WHAT ARE YOUR LEGAL PRIVACY & GDPR REQUIRMENTS?
The GDPR (General Data Protection Regulation) is a set of rules laid about by the EU in May 2018 around how businesses are required to deal with personal data. Sounds like a right laugh when you put it like that doesn’t it? But whether you like it or not, whatever your business model, you must make sure that you comply with these rules. Although it is an EU law, it is showing no signs of changing, regardless of the status of Britain’s membership. Now, this may seem daunting, but if you are vigilant about your data practices from the outset, hopefully the task won’t be too arduous.
If you click here you will find a very comprehensive and lengthy checklist on what to do to ensure your GDPR compliance. However, before you delve in to that, take a look at our slightly less stressful list of principles upon which the GDPR has been built. With any luck you will find that you are already more compliant than you first thought…
1. Be Lawful, Transparent and Fair
Lawful. Any information you acquire from a client must have been obtained by lawful means. All of these are laid out in the official GDPR guidelines.
Transparent. You must make is explicitly clear what you are using a client’s data for, how long it will be kept and what the processing time will be.
Fair. Basically, you need to keep your word to your clients as regards their data. You must only use the information they have given you for what you have told them you would. No extras!
2. Collect the Minimum Data Required
The GDPR is designed to ensure that you collect only the data that is required to carry out your business. To comply with the regulation, you will have to prove that the information you collect is relevant to your business. So, when creating your data policy, be as economic as possible.
3. Accurate and Up-To-Date
Any personal information you collect needs to be kept up to date. If personal details or accounts are out of date, they need to be gotten rid of as retaining outdated information is in breach of the GDPR.
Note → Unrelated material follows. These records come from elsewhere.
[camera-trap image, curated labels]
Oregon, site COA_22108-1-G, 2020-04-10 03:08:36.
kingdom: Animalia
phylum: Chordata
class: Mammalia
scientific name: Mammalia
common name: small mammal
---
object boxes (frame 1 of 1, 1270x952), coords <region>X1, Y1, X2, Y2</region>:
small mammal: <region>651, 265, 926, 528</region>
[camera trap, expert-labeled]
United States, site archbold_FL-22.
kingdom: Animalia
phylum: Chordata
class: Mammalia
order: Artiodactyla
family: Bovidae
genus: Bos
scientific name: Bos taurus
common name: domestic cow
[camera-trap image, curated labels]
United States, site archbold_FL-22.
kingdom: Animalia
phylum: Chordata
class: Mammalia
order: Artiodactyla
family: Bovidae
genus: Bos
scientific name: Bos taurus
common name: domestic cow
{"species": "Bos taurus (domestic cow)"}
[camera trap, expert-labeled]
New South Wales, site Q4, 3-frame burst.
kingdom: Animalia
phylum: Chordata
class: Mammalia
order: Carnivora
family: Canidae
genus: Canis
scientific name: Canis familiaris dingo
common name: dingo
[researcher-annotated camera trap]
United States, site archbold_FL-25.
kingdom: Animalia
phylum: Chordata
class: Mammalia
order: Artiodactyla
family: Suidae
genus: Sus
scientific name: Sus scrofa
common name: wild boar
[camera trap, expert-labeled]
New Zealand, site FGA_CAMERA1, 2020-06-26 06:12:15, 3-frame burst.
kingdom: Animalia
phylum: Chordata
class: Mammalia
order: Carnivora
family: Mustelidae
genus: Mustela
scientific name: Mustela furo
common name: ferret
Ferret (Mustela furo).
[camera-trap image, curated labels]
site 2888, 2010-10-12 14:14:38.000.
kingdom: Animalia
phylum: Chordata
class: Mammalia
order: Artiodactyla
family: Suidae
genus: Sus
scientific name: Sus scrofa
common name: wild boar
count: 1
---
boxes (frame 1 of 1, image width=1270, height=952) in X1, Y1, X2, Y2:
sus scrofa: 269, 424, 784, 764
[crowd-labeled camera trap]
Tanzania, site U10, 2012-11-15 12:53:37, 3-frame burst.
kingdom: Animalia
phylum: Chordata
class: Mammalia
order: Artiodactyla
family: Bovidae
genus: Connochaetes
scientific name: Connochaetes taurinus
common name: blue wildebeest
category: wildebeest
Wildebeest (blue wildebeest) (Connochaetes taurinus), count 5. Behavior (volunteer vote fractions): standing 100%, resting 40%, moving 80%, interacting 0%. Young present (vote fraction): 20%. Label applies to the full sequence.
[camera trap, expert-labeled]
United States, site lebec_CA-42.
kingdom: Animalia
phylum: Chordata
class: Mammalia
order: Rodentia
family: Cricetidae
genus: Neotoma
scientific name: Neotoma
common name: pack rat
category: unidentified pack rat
4. Specific Retention Period
All data collected should be collected in the understanding that it will only be retained for a certain period of time. You will have to prove that the retention of the data for your chosen period is of genuine use and benefit to your business. Any information kept after the specified time will need to be removed from your system.
Your collected data must be anonymous where possible, and all of the data you process should be under the protection of sufficient cyber security measures. Essentially, you must be able to prove that all of your information is safe from hackers and that it has a number of fail-safe measures in place.
Every data policy and every system put in place needs to have been carefully planned and recorded in official documentation. This means that every decision made around day-to-day data collection can be justified or measured against your official business policies and guidelines.
These are the GDPR principles in simple form. If you already do all of these then you are on the right lines already. If not, it would be best to align your business with these principles before diving in to the full GDPR checklist.